#### Artikel
————————

Polemik Kepemilikan Pulau di Perbatasan Aceh dan Sumut

Polemik Kepemilikan Pulau di Perbatasan Aceh dan Sumut

genkepo.com – Polemik tentang kepemilikan empat pulau di perbatasan antara Aceh dan Sumatera Utara semakin memanas setelah keputusan Kementerian Dalam Negeri menempatkan pulau-pulau tersebut sebagai bagian dari Kabupaten Tapanuli Tengah.

Keempat pulau yang menjadi sengketa adalah Pulau Panjang, Pulau Lipan, Pulau Mangkir Kecil, dan Pulau Mangkir Besar, yang saat ini diklaim oleh Pemerintah Aceh.

————————

#### Bahan yang Disediakan

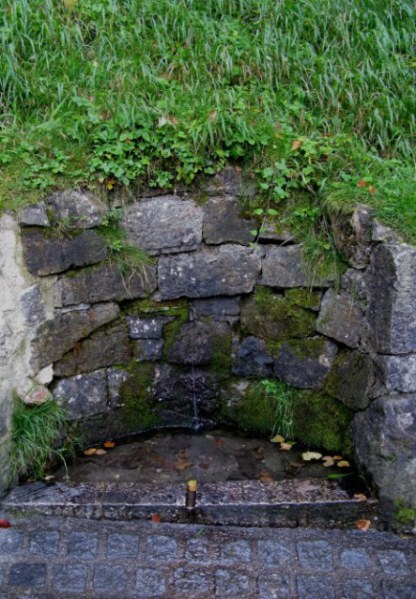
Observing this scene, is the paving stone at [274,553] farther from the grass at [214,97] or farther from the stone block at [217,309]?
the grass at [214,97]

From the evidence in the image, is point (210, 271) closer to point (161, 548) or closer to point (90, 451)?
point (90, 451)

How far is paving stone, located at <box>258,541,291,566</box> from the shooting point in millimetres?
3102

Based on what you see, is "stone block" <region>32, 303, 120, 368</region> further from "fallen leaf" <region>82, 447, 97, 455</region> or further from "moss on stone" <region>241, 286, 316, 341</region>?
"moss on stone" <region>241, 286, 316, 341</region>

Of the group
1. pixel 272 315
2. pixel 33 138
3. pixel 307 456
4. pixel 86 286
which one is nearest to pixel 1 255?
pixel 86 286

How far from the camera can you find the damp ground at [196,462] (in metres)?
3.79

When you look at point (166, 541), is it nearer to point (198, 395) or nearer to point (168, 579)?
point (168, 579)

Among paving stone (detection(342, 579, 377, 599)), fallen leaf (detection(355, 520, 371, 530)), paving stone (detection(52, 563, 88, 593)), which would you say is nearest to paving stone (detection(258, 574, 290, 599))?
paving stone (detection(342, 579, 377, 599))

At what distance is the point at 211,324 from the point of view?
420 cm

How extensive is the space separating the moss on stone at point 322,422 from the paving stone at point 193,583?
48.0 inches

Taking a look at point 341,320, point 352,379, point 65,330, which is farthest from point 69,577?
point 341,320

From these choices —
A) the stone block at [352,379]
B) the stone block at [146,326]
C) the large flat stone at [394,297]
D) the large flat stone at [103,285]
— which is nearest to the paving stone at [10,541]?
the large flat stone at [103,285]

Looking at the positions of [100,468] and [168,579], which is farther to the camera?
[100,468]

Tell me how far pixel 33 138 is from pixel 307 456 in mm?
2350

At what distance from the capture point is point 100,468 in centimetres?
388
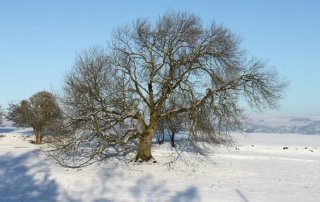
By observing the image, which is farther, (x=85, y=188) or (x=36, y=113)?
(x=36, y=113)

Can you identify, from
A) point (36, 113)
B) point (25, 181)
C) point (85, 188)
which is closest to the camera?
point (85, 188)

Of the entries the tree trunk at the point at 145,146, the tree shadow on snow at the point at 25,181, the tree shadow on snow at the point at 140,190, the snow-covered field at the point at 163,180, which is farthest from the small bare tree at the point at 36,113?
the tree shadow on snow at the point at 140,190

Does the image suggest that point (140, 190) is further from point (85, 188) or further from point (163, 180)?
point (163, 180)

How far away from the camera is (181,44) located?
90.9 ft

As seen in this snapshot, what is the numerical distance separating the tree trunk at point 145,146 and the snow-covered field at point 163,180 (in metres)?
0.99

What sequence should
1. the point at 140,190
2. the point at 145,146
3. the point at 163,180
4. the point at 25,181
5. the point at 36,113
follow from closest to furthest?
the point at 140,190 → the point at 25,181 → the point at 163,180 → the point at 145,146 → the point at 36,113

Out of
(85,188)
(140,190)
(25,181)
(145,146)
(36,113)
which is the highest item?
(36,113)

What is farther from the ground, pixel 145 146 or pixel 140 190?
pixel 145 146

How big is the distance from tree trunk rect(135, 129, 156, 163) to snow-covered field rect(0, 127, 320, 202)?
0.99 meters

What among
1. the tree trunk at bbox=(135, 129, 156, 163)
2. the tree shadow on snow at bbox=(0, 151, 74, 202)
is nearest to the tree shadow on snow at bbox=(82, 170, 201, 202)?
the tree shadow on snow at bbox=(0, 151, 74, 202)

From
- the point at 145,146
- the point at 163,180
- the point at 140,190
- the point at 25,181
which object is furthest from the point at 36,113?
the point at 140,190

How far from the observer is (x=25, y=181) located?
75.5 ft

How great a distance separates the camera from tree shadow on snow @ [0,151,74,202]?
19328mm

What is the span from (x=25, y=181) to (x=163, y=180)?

————————

#### Daftar Tugas
[1] Tuliskan kembali tanpa perubahan bagian artikel tentang sengketa pulau Aceh–Sumut, dari "genkepo.com – Polemik" sampai dengan "Kabupaten Tapanuli Tengah.".
[2] Tulislah lanjutan artikel tentang sengketa empat pulau di perbatasan Aceh dan Sumatera Utara, dimulai sesudah kalimat terakhirnya.
Listing tersebut merupakan bahan tersendiri yang terpisah dari artikel.

#### Daftar Jawaban
[1]
genkepo.com – Polemik tentang kepemilikan empat pulau di perbatasan antara Aceh dan Sumatera Utara semakin memanas setelah keputusan Kementerian Dalam Negeri menempatkan pulau-pulau tersebut sebagai bagian dari Kabupaten Tapanuli Tengah.

[2]
Rincian Keempat Pulau yang Disengketakan

Keputusan perihal status kepemilikan keempat pulau tersebut diambil berdasarkan Keputusan Mendagri Nomor 300.2.2-2138 Tahun 2025, yang menyatakan bahwa Pulau Panjang, Pulau Lipan, Pulau Mangkir Kecil, dan Pulau Mangkir Besar secara administratif berada di bawah Kabupaten Tapanuli Tengah.

Pulau Panjang, yang memiliki luas 47,8 hektare, berada 2,4 kilometer dari daratan utama Tapanuli Tengah, dan meski tidak dihuni, pulau ini memiliki infrastruktur seperti musholla dan dermaga yang dibangun oleh Pemkab Singkil. Menurut Pemerintah Aceh, keberadaan infrastruktur ini menjadi salah satu bukti bahwa Pulau Panjang adalah bagian dari Aceh.

Pulau Lipan, dengan luas 0,38 hektare dan jarak 1,5 kilometer dari Tapanuli Tengah, sebelumnya dikenal sebagai Pulau Malelo berdasarkan konfirmasi pemprov pada 2009. Sayangnya, saat ini, Pulau Lipan hampir tenggelam dan tidak terlihat sebagai pulau.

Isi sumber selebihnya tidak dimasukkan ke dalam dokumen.